- Work to be completed
Repeat the following lines word for word, starting with the line that contains "What distance exists" and continuing through the last line, both included.

- Dataset records
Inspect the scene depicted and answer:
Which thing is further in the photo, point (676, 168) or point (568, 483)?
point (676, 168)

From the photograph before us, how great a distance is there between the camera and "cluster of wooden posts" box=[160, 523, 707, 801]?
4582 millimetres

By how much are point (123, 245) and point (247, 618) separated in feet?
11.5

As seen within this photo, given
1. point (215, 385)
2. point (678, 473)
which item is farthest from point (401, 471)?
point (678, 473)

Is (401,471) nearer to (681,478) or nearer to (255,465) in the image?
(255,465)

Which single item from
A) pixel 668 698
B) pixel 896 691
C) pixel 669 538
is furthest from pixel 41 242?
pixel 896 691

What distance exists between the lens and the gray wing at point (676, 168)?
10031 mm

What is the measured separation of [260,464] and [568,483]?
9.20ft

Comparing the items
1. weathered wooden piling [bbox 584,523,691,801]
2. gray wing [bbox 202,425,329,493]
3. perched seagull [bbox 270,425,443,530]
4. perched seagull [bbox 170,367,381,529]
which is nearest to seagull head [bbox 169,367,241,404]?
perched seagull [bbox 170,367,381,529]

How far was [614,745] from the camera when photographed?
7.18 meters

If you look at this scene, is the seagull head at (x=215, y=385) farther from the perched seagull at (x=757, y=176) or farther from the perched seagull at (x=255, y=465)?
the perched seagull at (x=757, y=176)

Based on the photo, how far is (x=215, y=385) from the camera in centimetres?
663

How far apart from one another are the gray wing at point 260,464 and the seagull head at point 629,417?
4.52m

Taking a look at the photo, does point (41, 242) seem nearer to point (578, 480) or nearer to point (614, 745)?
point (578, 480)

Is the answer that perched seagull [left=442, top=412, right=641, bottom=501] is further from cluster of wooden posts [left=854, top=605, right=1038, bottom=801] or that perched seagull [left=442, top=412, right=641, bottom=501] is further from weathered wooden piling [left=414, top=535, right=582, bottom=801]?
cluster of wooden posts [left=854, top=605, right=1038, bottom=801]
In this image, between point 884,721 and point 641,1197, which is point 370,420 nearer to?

- Answer in full
What distance exists between the lens and the gray wing at point (676, 168)?
10031 mm

What is the measured separation of [260,464] and [568,483]?
9.20ft

Comparing the items
1. weathered wooden piling [bbox 584,523,691,801]
2. gray wing [bbox 202,425,329,493]
3. perched seagull [bbox 270,425,443,530]
4. perched seagull [bbox 170,367,381,529]
which is nearest to seagull head [bbox 169,367,241,404]?
perched seagull [bbox 170,367,381,529]

How far was [614,745] from the camera when photographed?
7.18 meters

If you look at this scene, is the seagull head at (x=215, y=385) farther from the perched seagull at (x=757, y=176) or farther from the perched seagull at (x=255, y=465)?
the perched seagull at (x=757, y=176)

Based on the photo, how far is (x=215, y=385) from the camera in centimetres?
663

How far apart from one another are the gray wing at point 260,464 and the seagull head at point 629,417?
4.52m

Taking a look at the photo, does point (41, 242) seem nearer to point (578, 480) or nearer to point (614, 745)?
point (578, 480)

Is the answer that perched seagull [left=442, top=412, right=641, bottom=501] is further from cluster of wooden posts [left=854, top=605, right=1038, bottom=801] or that perched seagull [left=442, top=412, right=641, bottom=501] is further from weathered wooden piling [left=414, top=535, right=582, bottom=801]?
cluster of wooden posts [left=854, top=605, right=1038, bottom=801]
In this image, between point 884,721 and point 641,1197, which is point 370,420 nearer to?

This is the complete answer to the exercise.